Except when it didn't. As the platoon leader, I took overnight shifts and filled in on switchboard watch, etc. One night, we got a call from the operations tent that the hotline "wasn't working", so I sent one of my young Marines over to check the phone out. When he returned, he reported that the Captain in the ops tent had repeated that the phone "wasn't working", and said that they hadn't done anything to attempt to troubleshoot or address the problem themselves. The Marine continued by saying that they'd checked the batteries...TA-938 (the TA-838, similar in form to the TA-938, is shown on the right) phones took 2 D cell batteries...and found that someone had, indeed, attempted to troubleshoot the phone. An interesting aspect of the TA-938 phone is that both batteries had to be placed in the phone with their positive terminals facing up, which is something very different from what most folks are used to. The Marine shared that they'd ensured the correct placement of the batteries, and everything seemed to be functioning correctly but when they picked up the hot line, no one on the other end answered. 

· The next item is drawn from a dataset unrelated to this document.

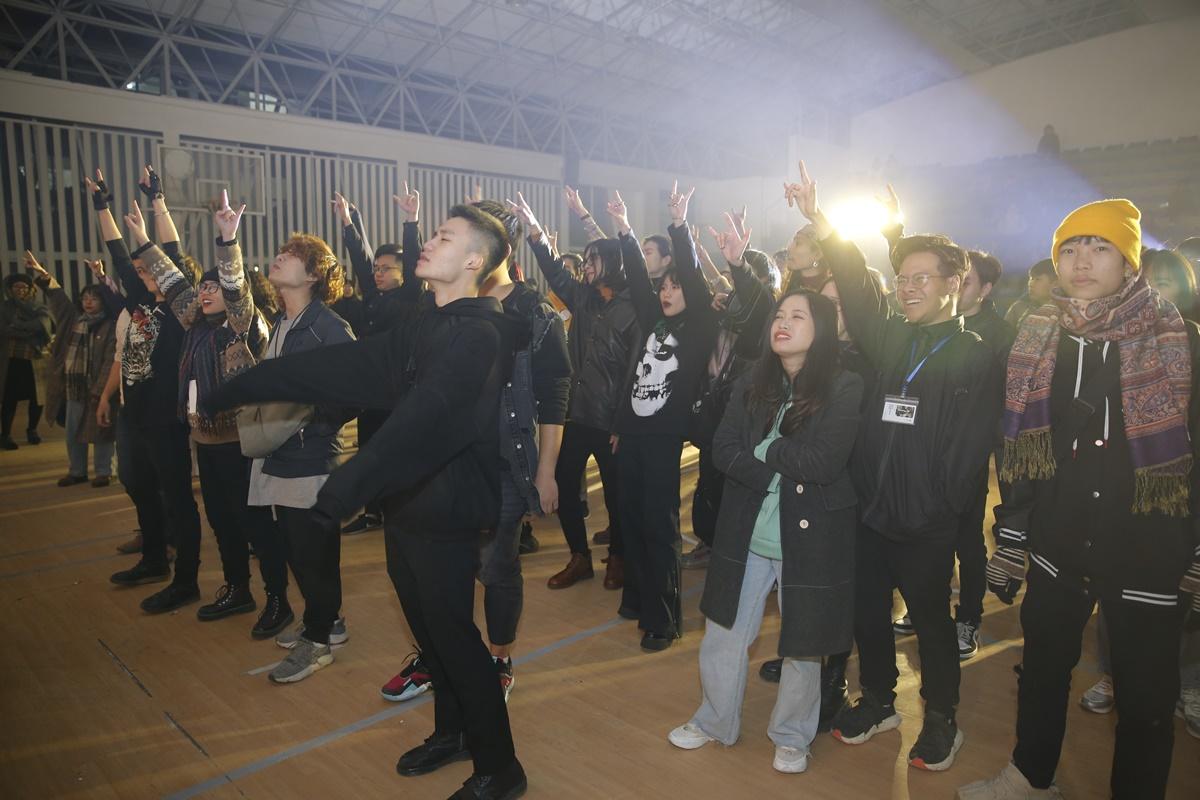 Đây là năm thứ 12 chương trình biểu diễn nhạc rock đặc biệt Rock-fire được hội sinh viên và câu lạc bộ rock Đại học Kiến trúc Hà Nội tổ chức. Theo BTC, X Fire là lời khẳng định Rock Việt chưa bao giờ chết, lửa Rock sẽ không bao giờ lụi tàn.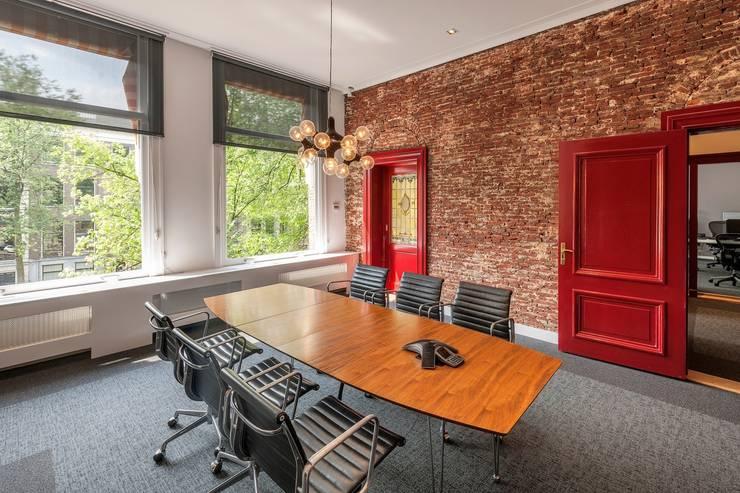 various interior projects:  Eetkamer door Lozinski Architecten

About 20 minutes later, we got another call that the hot line in the ops tent wasn't work; this time, there was more frustration in the caller's voice. So, I went over and checked out the phone...only to find that the phone had been disconnected from the wires and thrown across the tent. Fortunately, the phones are "ruggedized", meaning that they are intended to take some level of punishment. I got the phone reconnected, checked to ensure that the batteries hadn't been tampered with, and picked up the handset...only to have the line answered on the second ring. I spoke with the person on the other end, explaining the "issue" we'd experienced at our unit, and found that there was only one person manning the other end of the hot line that night, and that they'd gone for a bathroom break, stopped on their way back to get a cup of coffee, gotten into a conversation while they were out, and had only recently returned to the tent.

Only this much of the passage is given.